In November, the FDA warned of the potential for device failures with plastic syringes manufactured in China. Failures could include leaks, breakage and other problems. The agency said it received information about quality issues associated with several Chinese syringe manufacturers.
On March 18, 2024, the FDA issued warning letters that describe violations related to the sale and distribution of unauthorized plastic syringes made in China that have not been cleared or approved by the FDA for sale or distribution in the U.S. to three companies: Jiangsu Shenli Medical Production, Medline Industries and Sol-Millenium Medical.
Medline — the fourth-largest medical device company in the world, according to our 2023 Big 100 list — markets and distributes plastic syringes made in China within the U.S.
Outlining the alleged FDA violations at Medline
The FDA’s warning letter identified violations related to quality system regulations for syringe products.

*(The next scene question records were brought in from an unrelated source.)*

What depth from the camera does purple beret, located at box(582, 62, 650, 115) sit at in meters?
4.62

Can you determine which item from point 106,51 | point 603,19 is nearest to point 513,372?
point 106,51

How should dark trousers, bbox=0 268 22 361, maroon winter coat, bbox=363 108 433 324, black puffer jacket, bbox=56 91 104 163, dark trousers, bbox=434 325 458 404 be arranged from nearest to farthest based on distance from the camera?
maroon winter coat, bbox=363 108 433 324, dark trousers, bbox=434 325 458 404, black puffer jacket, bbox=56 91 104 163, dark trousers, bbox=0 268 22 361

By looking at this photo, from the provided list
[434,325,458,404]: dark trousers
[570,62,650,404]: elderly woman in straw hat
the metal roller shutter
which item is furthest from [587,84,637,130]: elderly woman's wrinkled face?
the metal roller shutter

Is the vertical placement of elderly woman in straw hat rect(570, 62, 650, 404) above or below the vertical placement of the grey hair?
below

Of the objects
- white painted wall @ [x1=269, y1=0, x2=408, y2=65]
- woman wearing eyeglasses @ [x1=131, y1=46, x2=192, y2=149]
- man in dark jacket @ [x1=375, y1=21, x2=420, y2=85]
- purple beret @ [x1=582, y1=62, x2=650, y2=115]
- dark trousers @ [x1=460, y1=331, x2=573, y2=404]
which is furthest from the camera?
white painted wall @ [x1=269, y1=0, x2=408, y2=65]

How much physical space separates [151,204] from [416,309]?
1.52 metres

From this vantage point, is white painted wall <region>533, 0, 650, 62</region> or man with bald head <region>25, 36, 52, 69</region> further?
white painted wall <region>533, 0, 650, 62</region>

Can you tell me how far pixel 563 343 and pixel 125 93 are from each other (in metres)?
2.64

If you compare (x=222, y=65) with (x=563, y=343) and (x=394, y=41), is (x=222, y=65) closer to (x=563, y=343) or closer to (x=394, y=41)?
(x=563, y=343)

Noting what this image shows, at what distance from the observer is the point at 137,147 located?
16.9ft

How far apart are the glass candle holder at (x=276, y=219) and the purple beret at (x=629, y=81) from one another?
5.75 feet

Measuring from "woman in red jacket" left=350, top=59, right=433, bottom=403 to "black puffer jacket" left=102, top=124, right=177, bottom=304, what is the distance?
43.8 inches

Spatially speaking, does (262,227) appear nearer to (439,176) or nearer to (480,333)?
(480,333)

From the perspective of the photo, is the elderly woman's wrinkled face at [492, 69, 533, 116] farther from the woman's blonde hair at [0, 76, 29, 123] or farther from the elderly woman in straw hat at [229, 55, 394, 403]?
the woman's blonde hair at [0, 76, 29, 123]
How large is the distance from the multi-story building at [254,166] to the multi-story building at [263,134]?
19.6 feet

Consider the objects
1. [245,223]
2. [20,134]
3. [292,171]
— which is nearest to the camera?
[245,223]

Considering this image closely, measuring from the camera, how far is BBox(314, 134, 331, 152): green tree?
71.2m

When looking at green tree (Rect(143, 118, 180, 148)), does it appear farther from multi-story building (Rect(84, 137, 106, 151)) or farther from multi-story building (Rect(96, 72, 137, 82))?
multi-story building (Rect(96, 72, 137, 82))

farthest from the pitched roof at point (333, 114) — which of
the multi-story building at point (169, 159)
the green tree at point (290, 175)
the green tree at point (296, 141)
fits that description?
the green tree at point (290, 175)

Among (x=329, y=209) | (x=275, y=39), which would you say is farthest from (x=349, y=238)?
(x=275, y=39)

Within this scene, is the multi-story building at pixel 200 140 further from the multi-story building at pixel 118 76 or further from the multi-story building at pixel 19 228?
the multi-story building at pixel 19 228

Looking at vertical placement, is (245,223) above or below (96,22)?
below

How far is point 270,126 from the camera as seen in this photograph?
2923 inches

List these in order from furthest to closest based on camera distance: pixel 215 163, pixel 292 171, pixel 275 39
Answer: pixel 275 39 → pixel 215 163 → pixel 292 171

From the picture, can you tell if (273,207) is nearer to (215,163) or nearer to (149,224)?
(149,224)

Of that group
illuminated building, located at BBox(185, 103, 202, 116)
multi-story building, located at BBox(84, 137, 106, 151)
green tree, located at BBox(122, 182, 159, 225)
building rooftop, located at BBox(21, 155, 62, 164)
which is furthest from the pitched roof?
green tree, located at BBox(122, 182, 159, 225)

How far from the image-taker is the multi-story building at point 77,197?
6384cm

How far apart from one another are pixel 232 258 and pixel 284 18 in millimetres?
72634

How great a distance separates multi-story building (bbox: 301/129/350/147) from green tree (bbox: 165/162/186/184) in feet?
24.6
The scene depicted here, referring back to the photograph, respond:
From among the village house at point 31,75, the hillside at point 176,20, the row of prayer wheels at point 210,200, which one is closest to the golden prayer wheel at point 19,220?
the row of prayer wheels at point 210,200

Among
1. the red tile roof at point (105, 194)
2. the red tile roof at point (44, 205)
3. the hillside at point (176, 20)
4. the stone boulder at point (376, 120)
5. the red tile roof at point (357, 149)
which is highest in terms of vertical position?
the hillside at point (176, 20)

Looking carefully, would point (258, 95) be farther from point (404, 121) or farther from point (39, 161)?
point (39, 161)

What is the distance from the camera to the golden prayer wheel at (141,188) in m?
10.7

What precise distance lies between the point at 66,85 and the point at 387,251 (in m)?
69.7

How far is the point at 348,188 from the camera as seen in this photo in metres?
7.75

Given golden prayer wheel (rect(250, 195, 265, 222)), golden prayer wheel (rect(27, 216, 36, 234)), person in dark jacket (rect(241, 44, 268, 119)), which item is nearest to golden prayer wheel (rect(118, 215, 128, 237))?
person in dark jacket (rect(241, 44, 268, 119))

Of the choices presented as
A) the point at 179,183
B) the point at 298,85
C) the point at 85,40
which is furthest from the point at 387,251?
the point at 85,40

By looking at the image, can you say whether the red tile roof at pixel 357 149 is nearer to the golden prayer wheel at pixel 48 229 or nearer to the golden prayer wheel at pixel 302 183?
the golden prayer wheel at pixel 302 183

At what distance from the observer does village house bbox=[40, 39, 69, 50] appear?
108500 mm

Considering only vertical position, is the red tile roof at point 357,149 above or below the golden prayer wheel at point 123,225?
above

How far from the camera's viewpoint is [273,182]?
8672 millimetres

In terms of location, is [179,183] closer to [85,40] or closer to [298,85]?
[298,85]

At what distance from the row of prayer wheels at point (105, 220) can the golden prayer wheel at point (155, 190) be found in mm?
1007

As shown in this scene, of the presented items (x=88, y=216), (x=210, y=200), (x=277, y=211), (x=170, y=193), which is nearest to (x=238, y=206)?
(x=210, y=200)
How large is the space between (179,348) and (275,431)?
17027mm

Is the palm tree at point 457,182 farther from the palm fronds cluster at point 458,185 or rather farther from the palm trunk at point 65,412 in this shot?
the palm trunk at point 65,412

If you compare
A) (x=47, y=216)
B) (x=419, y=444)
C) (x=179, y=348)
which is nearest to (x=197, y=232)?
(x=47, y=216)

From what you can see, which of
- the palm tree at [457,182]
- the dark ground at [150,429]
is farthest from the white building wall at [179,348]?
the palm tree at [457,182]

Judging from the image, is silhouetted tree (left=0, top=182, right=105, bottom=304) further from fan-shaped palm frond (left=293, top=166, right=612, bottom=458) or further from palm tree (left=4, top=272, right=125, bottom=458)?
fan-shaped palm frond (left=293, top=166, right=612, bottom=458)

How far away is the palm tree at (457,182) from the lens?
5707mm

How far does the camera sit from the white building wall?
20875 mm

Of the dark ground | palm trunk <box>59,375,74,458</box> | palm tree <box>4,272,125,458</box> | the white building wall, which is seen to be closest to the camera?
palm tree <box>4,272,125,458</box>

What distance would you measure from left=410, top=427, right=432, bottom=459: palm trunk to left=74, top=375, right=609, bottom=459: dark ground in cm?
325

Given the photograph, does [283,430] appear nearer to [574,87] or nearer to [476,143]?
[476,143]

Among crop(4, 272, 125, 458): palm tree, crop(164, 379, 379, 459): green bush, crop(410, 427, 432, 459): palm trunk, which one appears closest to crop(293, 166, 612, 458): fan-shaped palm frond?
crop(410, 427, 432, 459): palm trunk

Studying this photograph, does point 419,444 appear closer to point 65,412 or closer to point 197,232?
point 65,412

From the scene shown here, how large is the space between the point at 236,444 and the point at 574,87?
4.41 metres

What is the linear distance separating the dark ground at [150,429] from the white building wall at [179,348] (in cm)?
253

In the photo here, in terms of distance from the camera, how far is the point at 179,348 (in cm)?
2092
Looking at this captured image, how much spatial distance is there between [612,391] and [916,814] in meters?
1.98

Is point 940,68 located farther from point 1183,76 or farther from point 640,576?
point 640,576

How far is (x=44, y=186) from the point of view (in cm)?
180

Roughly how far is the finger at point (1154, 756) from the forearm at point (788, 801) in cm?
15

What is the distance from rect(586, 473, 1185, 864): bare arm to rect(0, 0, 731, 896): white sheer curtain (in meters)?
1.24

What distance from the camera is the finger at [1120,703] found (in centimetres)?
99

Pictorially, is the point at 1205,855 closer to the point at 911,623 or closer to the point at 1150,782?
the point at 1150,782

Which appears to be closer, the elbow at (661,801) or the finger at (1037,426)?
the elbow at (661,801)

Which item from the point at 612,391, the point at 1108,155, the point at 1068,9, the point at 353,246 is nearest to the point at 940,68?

The FDA expects the companies, including Medline to fully address the violations described in the warning letters.
According to the letter, the FDA carried out an investigation of Medline’s Northfield, Illinois, facility between Dec. 11, 2023, and Jan. 22, 2024. The letter alleges that multiple syringes are adulterated because Medline and Jiangsu Shenli do not have an approved application for premarket approval (PMA) or an approved application for an investigational device exemption (IDE). The FDA also says the company misbranded the devices by not notifying the agency of its intent to introduce the devices into commercial distribution.
Additionally, the FDA identified quality issues that could lead to “serious patient harm.” Its investigation revealed “multiple customer complaints regarding quality issues.” That includes cracks and breakage during use for the syringes in the Medline surgical kits. It includes syringes supplied by Jiangsu that Medline failed to properly investigate, the FDA said.
According to the FDA, a response from Medline dated Feb. 12, 2024, proved inadequate.
“Your firm’s failure to ensure the syringes you are including in convenience kits, importing, and commercially distributing in the United States have 510(k) clearance has prevented FDA from evaluating the risks posed by these substantially different technological characteristics or from determining that there is reasonable assurance of the safety and effectiveness of these modified devices such that they may be legally marketed syringes,” the FDA wrote.